[Task details] The answer must be every line of the records in which the string "United" appears.
# # #
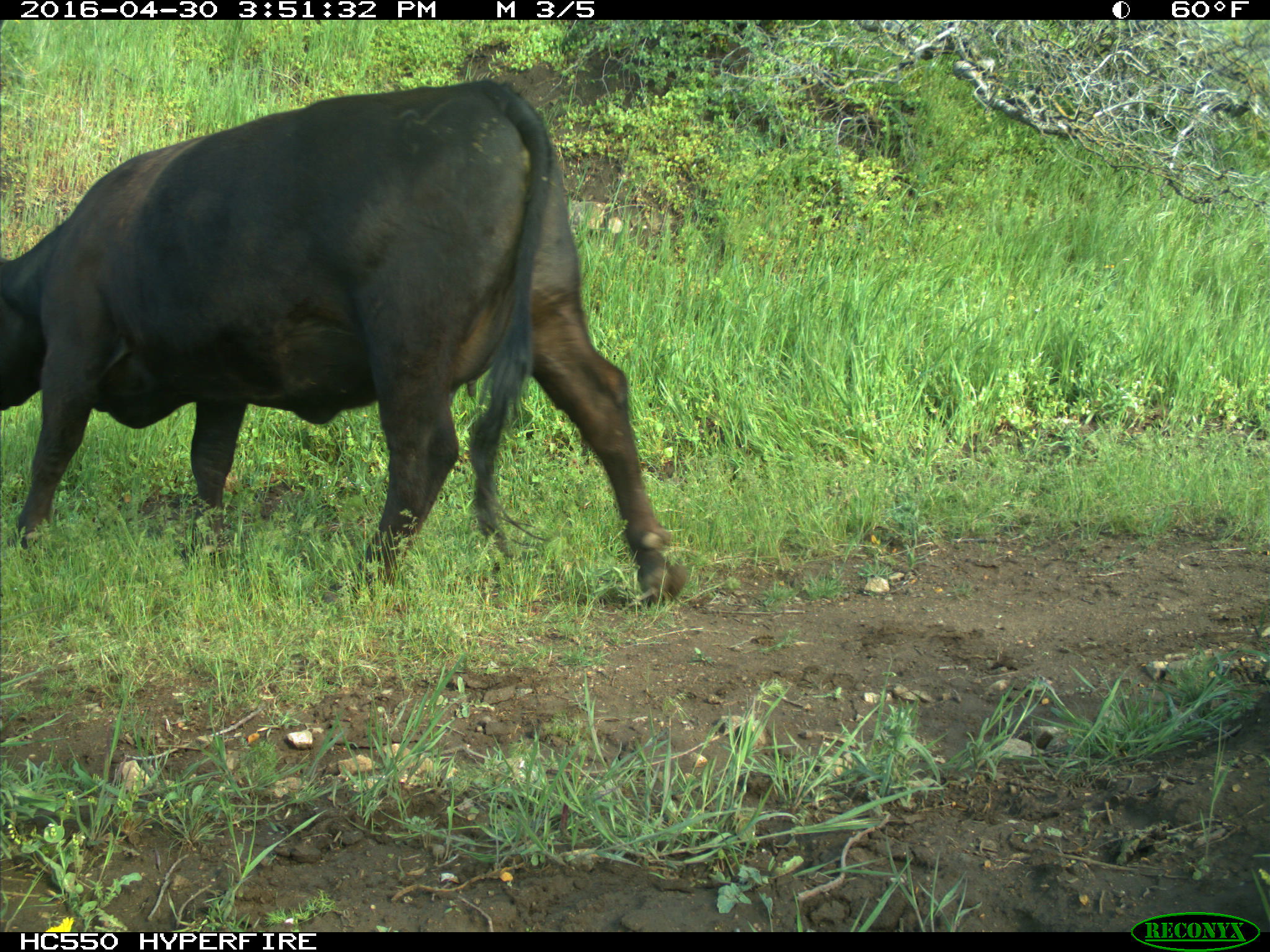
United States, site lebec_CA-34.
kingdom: Animalia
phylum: Chordata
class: Mammalia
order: Artiodactyla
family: Bovidae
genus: Bos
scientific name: Bos taurus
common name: domestic cow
Bos taurus (domestic cow).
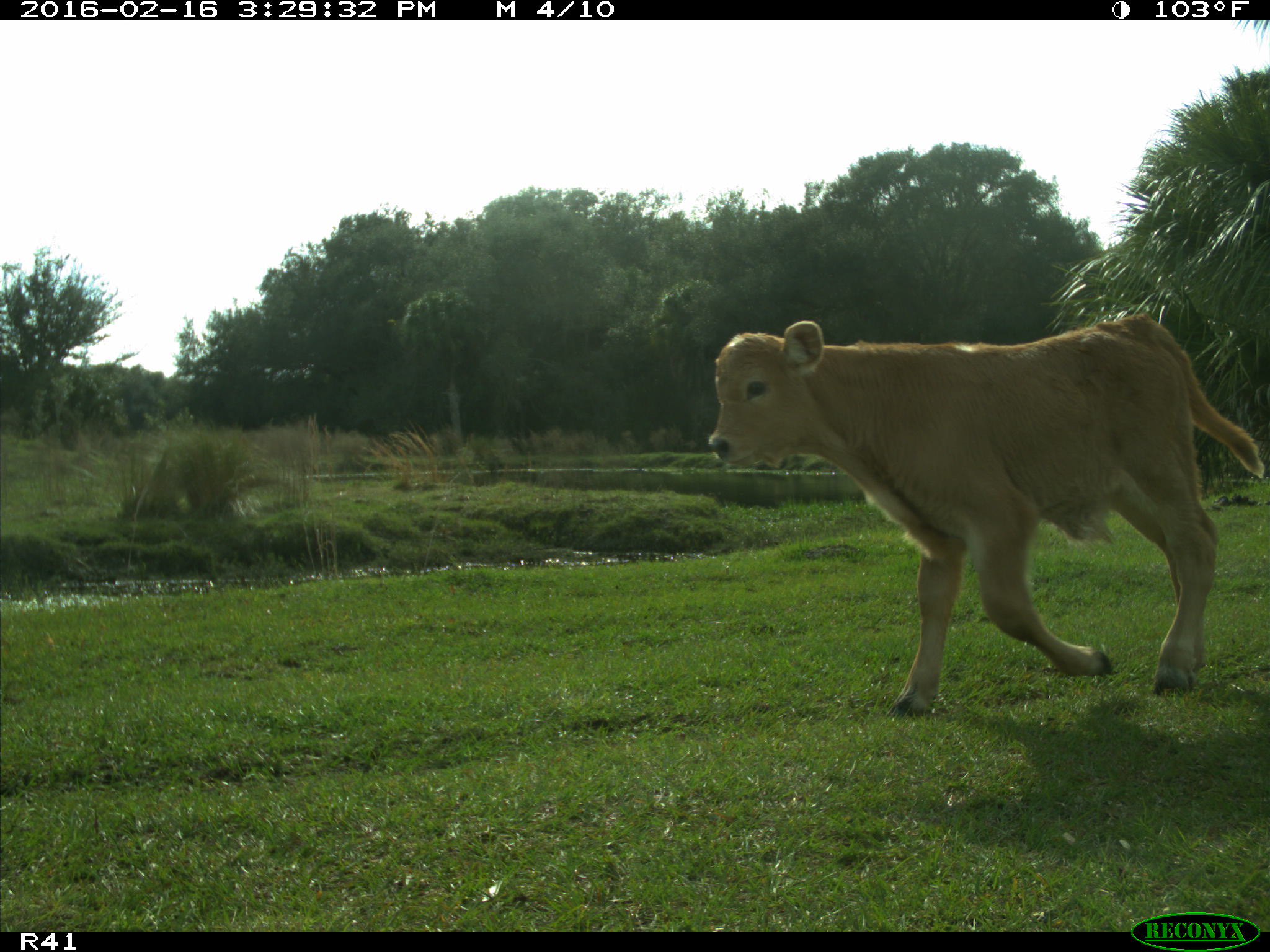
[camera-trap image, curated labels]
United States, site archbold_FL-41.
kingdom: Animalia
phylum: Chordata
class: Mammalia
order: Artiodactyla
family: Bovidae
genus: Bos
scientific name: Bos taurus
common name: domestic cow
# # #
[Result of the task]
United States, site lebec_CA-34.
United States, site archbold_FL-41.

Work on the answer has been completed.